Excerpts of spatial question material -
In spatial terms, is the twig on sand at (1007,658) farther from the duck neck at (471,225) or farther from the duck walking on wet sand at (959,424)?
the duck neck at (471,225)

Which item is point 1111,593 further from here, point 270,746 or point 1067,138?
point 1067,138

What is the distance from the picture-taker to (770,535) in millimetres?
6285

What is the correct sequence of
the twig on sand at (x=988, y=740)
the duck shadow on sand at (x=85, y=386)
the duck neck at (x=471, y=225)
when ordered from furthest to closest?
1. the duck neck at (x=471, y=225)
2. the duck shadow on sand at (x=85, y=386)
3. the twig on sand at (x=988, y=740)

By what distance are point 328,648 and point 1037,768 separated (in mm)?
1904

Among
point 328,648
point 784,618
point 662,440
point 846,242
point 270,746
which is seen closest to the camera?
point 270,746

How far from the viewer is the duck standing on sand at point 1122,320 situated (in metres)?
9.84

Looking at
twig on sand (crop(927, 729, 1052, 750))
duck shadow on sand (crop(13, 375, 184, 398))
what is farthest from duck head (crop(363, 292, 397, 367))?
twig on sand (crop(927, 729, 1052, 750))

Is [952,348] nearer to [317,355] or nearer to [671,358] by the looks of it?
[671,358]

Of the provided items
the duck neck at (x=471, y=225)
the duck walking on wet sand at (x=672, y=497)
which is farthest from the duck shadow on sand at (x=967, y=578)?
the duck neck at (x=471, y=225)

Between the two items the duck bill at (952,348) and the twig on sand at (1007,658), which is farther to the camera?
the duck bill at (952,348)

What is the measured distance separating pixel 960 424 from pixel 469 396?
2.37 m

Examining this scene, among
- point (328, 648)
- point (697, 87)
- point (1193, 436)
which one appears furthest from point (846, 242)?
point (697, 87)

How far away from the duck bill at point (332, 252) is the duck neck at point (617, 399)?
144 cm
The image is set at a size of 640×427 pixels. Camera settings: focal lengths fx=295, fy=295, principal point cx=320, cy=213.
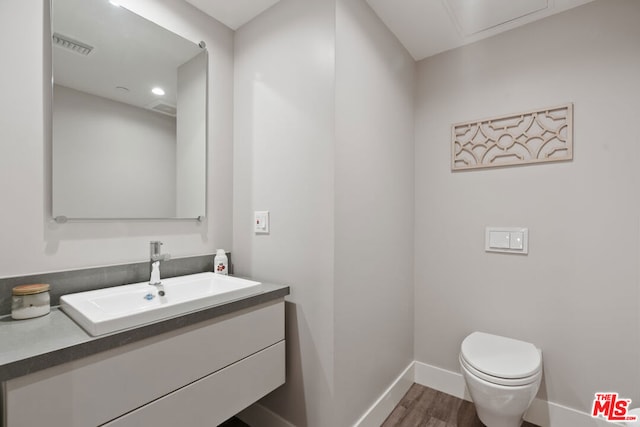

OBJECTIVE - Count the lines of the material above that contain the string "from", with case counting, and give only the number.

THE RESPONSE - 10